[Selected extract]
Theorem 3.1 gives the convergence results on the method (1.3) with \(\lambda _0=0\). The convergence result actually holds for any initial guess \(\lambda _0\) with the iterative sequence defined by (1.3) converging to a solution \(x^\dag \) of \(A x = y\) with the property

$$\begin{aligned} D_{\mathcal {R}}^{A^*\lambda _0}(x^\dag , x_0) = \min \left\{ D_{\mathcal {R}}^{A^*\lambda _0}(x, x_0): x\in X \text{ and } A x = y\right\} , \end{aligned}$$

where \(x_0 =\arg \min _{x\in X} \{{\mathcal {R}}(x)-\langle \lambda _0,x \rangle \}\); this can be seen from Theorem 3.1 by replacing \({\mathcal {R}}(x)\) by \(D_{\mathcal {R}}^{A^*\lambda _0}(x, x_0)\). This same remark applies to the convergence rate results in the forthcoming subsection. For simplicity of exposition, in the following we will consider only the method (1.3) with \(\lambda _0=0\).

In [33] the convergence result was stated for X to be a reflexive Banach space. The reflexivity of X was only used in [33] to show the well-definedness of each \(x_n\) by the procedure of extracting a weakly convergent subsequence from a bounded sequence. Under Assumption 1 (ii) the reflexivity of X is unnecessary as the strong convexity of \({\mathcal {R}}\) guarantees that each \(x_n\) is well-defined in an arbitrary Banach space, see [44,  Proposition 3.5.8]. This relaxation on X allows the convergence result to be used in a wider range of applications, see Sect. 4.2 for instance.

The work in [33] actually concentrates on proving part (ii) of Theorem 3.1, i.e. the regularization property of the method terminated by the discrepancy principle and part (i) was not explicitly stated. However, the argument can be easily adapted to obtain part (i) of Theorem 3.1, i.e. the regularization property of the method under an a priori stopping rule.

[Your objective]
Transcribe the passage on convergence results, everything from "Theorem 3.1 gives" down to "only the method (1.3) with \(\lambda _0=0\).".

[Data]
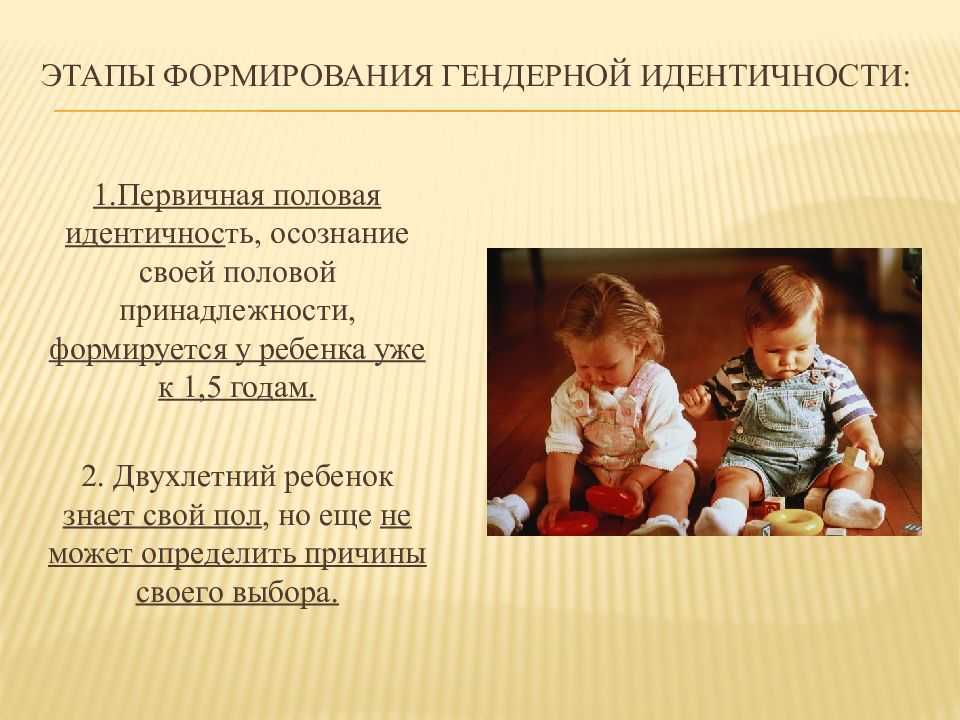 ЭТАПЫ ФОРМИРОВАНИЯ ГЕНДЕРНОЙ ИДЕНТИЧНОСТИ:

1.Первичная половая идентичность, осознание своей половой принадлежности, формируется у ребенка уже к 1,5 годам.

2. Двухлетний ребенок знает свой пол, но еще не может определить причины своего выбора.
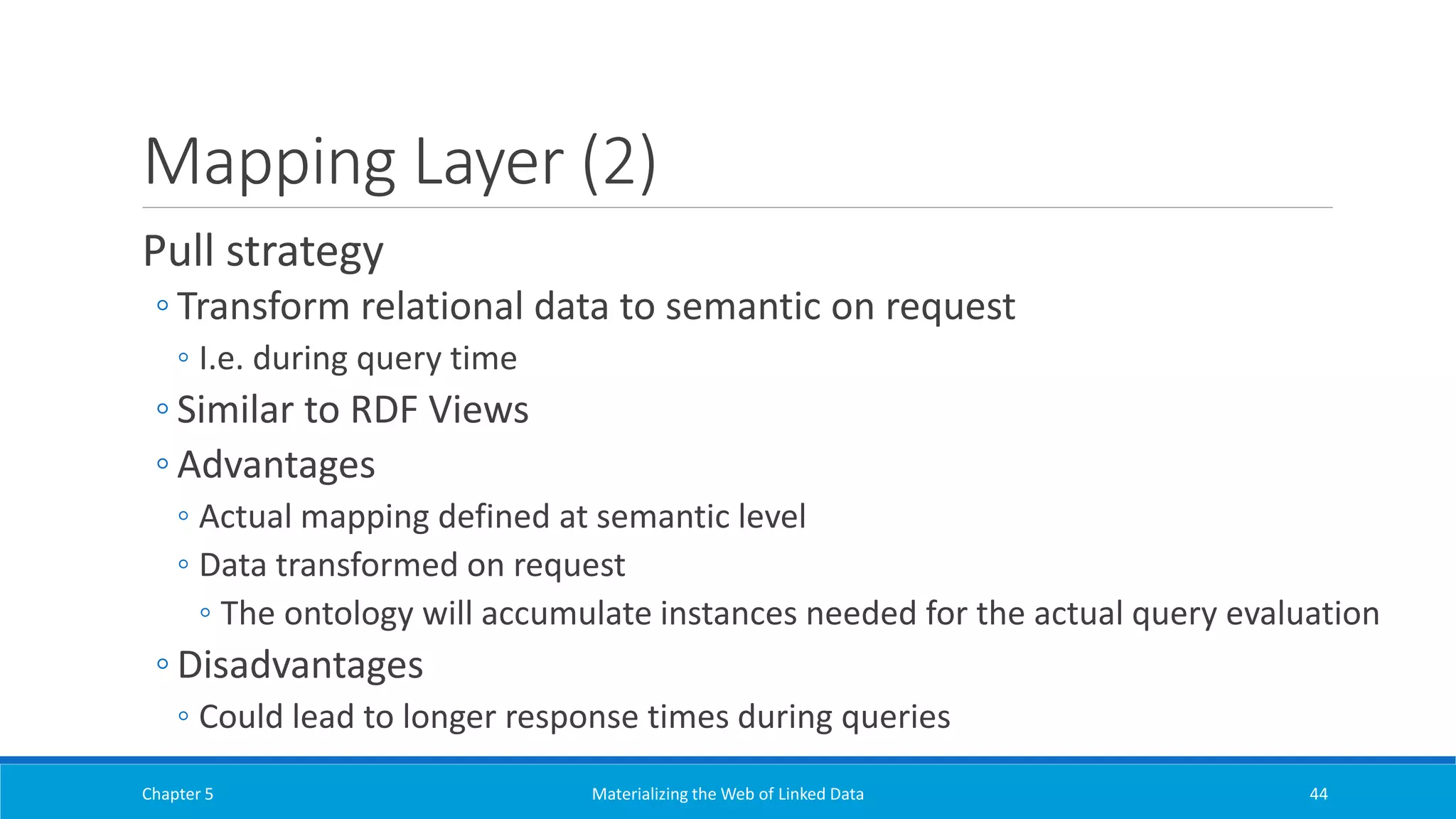 Mapping Layer (2)

Pull strategy

◦ Transform relational data to semantic on request
◦ I.e. during query time
◦ Similar to RDF Views
◦ Advantages
◦ Actual mapping defined at semantic level
◦ Data transformed on request
◦ The ontology will accumulate instances needed for the actual query evaluation
◦ Disadvantages
◦ Could lead to longer response times during queries

Chapter 5

Materializing the Web of Linked Data

44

[Exercise output]
Theorem 3.1 gives the convergence results on the method (1.3) with \(\lambda _0=0\). The convergence result actually holds for any initial guess \(\lambda _0\) with the iterative sequence defined by (1.3) converging to a solution \(x^\dag \) of \(A x = y\) with the property

$$\begin{aligned} D_{\mathcal {R}}^{A^*\lambda _0}(x^\dag , x_0) = \min \left\{ D_{\mathcal {R}}^{A^*\lambda _0}(x, x_0): x\in X \text{ and } A x = y\right\} , \end{aligned}$$

where \(x_0 =\arg \min _{x\in X} \{{\mathcal {R}}(x)-\langle \lambda _0,x \rangle \}\); this can be seen from Theorem 3.1 by replacing \({\mathcal {R}}(x)\) by \(D_{\mathcal {R}}^{A^*\lambda _0}(x, x_0)\). This same remark applies to the convergence rate results in the forthcoming subsection. For simplicity of exposition, in the following we will consider only the method (1.3) with \(\lambda _0=0\).